Andy McCarthy is plenty sharp and savvy. He sees Giuliani’s blustery, unlawyerly performances as part of an effective effort to drive down public support for Robert Mueller and his partisan team. Behind that effort is a recognition that Trump’s real jeopardy is political, not legal. It lies with impeachment, not criminal indictment.
McCarthy writes:
[B]e mindful that we are not dealing with a normal criminal probe. Usually, if there is a realistic chance to avoid being indicted, the subject of an investigation has great incentive to cooperate with, or at least avoid antagonizing, the prosecutor. Here, in stark contrast, the president is not going to be criminally charged. Quite apart from the lack of sufficient evidence, Justice Department policy forbids the indictment of a sitting president. To the extent the investigation bears on Trump, it has always been about impeachment, not criminal liability.
If the only things on the table are “collusion with Russia” and obstruction allegations, President Trump knows he will never be removed from office. But he would obviously like to avoid being impeached (i.e., formally accused of high crimes and misdemeanors). It takes only a simple majority vote in the House to approve articles of impeachment. If the Democrats win control in the midterms, that’s a real peril.
Given this reality, the Trump-Giuliani approach makes sense:
Because there will be no indictment, the president’s attorneys have the luxury of not fretting over things defense lawyers normally worry about — namely, avoiding statements that prosecutors can use against the client in court.

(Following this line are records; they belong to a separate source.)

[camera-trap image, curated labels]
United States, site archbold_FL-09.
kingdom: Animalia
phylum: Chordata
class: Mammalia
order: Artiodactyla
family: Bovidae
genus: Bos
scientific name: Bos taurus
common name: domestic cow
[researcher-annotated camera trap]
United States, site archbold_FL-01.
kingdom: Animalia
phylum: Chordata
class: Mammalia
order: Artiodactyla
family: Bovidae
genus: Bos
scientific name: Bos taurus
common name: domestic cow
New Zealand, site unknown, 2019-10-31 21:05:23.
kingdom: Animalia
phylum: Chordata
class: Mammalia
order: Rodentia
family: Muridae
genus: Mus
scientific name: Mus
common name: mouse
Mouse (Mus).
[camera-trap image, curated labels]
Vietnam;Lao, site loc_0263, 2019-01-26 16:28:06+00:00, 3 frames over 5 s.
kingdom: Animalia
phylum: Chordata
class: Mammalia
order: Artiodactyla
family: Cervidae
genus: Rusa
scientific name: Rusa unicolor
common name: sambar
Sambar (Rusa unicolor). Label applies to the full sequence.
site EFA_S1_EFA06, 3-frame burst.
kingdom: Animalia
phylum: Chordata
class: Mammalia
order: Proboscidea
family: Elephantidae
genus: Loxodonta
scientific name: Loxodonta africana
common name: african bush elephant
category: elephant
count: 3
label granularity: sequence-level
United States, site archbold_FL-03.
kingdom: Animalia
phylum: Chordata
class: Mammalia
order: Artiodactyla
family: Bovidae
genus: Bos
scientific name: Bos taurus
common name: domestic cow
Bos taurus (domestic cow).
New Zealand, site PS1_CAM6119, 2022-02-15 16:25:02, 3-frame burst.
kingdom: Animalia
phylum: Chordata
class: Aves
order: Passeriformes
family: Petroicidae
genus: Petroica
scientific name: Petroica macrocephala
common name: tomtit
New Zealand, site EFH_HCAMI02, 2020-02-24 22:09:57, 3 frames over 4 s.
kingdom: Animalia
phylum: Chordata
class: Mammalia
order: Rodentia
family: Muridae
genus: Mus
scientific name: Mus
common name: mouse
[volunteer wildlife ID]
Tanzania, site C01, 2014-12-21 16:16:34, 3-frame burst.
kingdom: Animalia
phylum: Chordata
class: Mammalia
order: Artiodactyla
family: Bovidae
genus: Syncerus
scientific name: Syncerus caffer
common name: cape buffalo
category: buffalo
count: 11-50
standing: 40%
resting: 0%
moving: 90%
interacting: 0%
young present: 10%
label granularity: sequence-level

Since impeachment is political, what matters is public opinion — the thing that moves Congress.
That’s what Trump and his attorneys are trying to influence. If they succeed well enough, it could help Republicans retain the House in the midterms — i.e., the prospect of an unpopular impeachment would become an electoral liability for Democrats. Even if Democrats take the House by a narrow margin, Trump’s strategy might dissuade the small number of Democrats he would need from jumping aboard an impeachment bandwagon.
Accordingly:
Rudy is not worried that the prosecutor may indict the president — ain’t gonna happen. He is trained on doing to Mueller what Clinton’s allies did to Starr. This is politics, and he’s acting like a modern, media-manipulating politician.
There is evidence that Giuliani’s approach is working. Robert Mueller’s probe is now viewed unfavorably by 45 percent of Americans, according to a recent Washington Post/George Mason University poll. At the beginning of the year, only 31 percent viewed it unfavorably.
McCarthy doesn’t condone the Trump-Giuliani approach. He calls it “winning ugly.”
Agreed. But Trump’s opponents are also trying to win ugly. They are determined to destroy this president — to find something he said or did that they can use to accomplish what they failed to achieve at the ballot box.
Under these circumstances, I don’t condemn Trump and his team for fighting back as they have.